AI in drug discovery

Published by , 17/11/2021

By Itzelle Medina Perea

Patterns in Practice explores how practitioners’ beliefs, values and feelings interact to shape how they engage with and in data mining and machine learning—forms of ‘narrow AI’. We are paying attention to these cultural factors because they play a key role in shaping how the adoption and application of this type of AI unfolds in different contexts.

On Patterns in Practice, we are exploring practitioners’ cultures in the domains of drug discovery, learning analytics and arts practice. This post is the first in a three-part series providing an overview of the use of AI techniques in the different domains explored in Patterns in Practice. Here, we focus on drug discovery in the pharmaceutical industry.

We begin by explaining how these techniques are used in this context, before exploring the main issues identified by those who work with them and discussing future prospects for AI in the field.

The return to AI

In the drug discovery field, as in many others, such as healthcare, education, and financial services, Artificial Intelligence, and in particular machine learning (ML), are increasingly gaining popularity. In recent years, a number of big pharma companies have started working in partnership with technology firms. An example is a recent partnership between Novartis and Microsoft, which gave birth to the Novartis AI Innovation Lab.

The current wave of excitement for AI in the drug discovery field began in the late 20th and early 21st centuries (Yang et al., 2019) – however, AI techniques in this field are not new.  Prior to this wave of enthusiasm, AI had two peaks, one in the 1960s and another in the 1980s. In both cases, the interest faded after a short period of excitement. Finally, after a long winter, AI methods regained popularity in the late 20th and early 21st centuries, fuelled by the rapid growth of available data, the increase in computing power, the development of new methods for processing data, and the optimisation of machine learning algorithms.

The rebirth of AI has provoked mixed reactions among the drug discovery community. It has brought excitement and enthusiasm, but has also been a source of fear, anxiety and scepticism. Companies adopted strategies trying to ensure they were not left behind, and – initially at least – some practitioners expressed concern about potential job losses.

The promise of AI for the pharmaceutical industry

In recent years, machine learning (ML) techniques have gained much attention, becoming one of the most important topics in the field. Some say that they provide significant opportunities to improve efficiency in all stages of the drug discovery process. For example, ML techniques can be used to learn from chemical data or to compare or further develop existing methods, to predict undesired properties of compounds or properties associated with the absorption, distribution, and toxicity of a compound.

The promise of AI to the pharmaceutical industry is to offer “better drugs, discovered and delivered faster”. The combination of the power of computers, the availability of large datasets, and the “improving algorithms” has motivated some in the drug discovery arena to believe that we are not far from breakthrough discoveries.
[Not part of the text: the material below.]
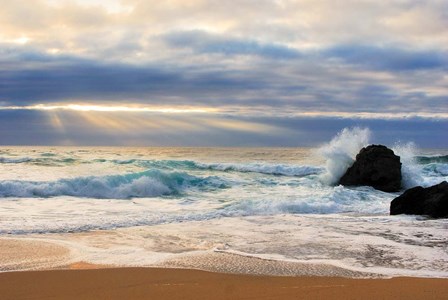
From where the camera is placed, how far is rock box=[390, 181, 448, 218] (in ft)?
39.1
Some go as far as arguing that in the future AI methods will be able to mimic and even surpass “the chemical intuition and decision making of expert scientists”

AI scepticism

However, others have expressed more cautious and sceptical views arguing that “these methods still have much to prove”. They also observe that many technologies that have been introduced in the past with the expectation of transforming the field have failed to deliver the expected results. Schneider and colleagues have warned that scientists should not overlook the limitations of AI and advise “not to place all one’s eggs in the machine learning basket”.

The scepticism concerning the claims about the transformative power of AI techniques in the pharmaceutical community has led some to call for demonstrations of their usefulness in complex tasks before fully embracing them. For Zhavoronkov and colleagues, the best way of demonstrating this would be to launch a drug for a severe disease, developed completely using AI systems.
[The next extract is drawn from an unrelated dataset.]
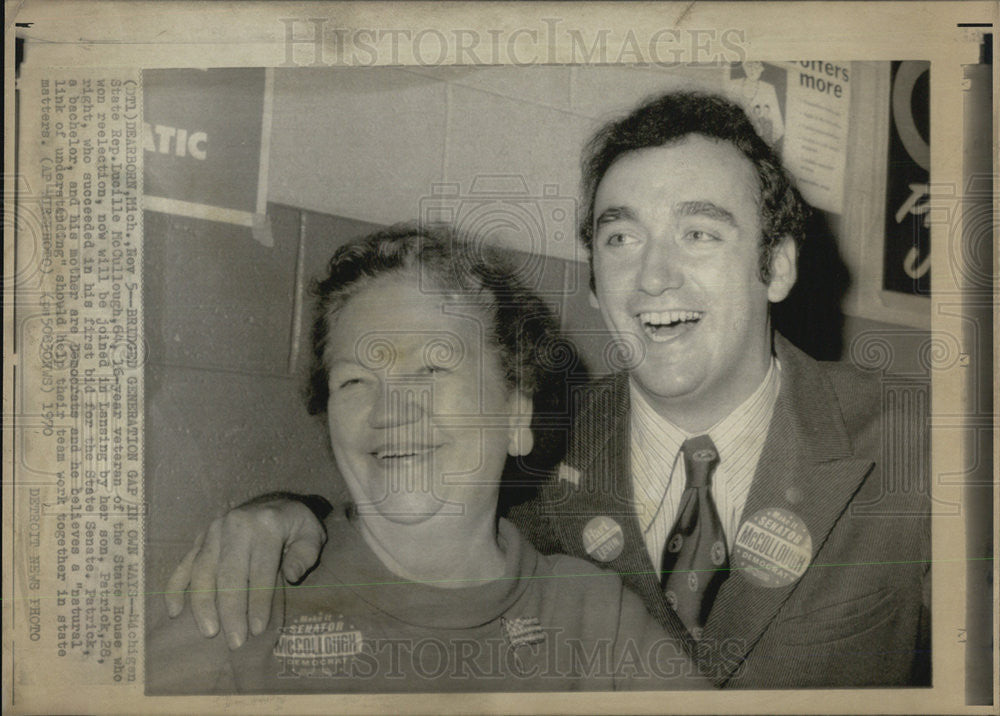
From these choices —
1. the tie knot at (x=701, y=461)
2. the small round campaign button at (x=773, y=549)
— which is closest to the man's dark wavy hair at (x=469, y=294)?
the tie knot at (x=701, y=461)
Here, as in other fields where machine learning approaches have been adopted, a key issue is the black-box nature of these methods. Results generated through their application are difficult to interpret and repeat. The ideal scenario for scientists would be that they are able to interpret machine learning models. Scientists want to understand the ‘why?’ behind the suggestions provided by an AI system, so they can analyse the explanation and determine whether it aligns with theoretical and experimental foundations, and define the confidence level in the prediction.

Mind or machine?

Those who believe that AI and ML are not magic bullets have generally envisaged a future in which mind and machine will continue working together across the different stages of the drug discovery process. They see that incorporation of AI approaches offers the potential to increase efficiency in some parts of the drug discovery pipeline, but that their role must not be overestimated. This is because a key limitation of AI is that it only brings one component of intelligence – prediction, but does not bring intelligence as a whole. These scientists assert that a final decision should always be made by a human, and novel ideas cannot be extracted from data.

Understanding data cultures in drug discovery

As we can see, AI methods have provoked mixed reactions among practitioners in the drug discovery field and also that, perhaps unsurprisingly, here as in other contexts, the black-box nature of these methods is a key issue. However, we know little about how the values, beliefs and feelings of practitioners shape how they engage with these forms of ‘narrow AI’. Through exploring these core components of practitioners’ cultures in the sector – as well as in education and the arts – we aim to build a rich picture of how they are shaping the adoption and application of data mining and machine learning in different contexts.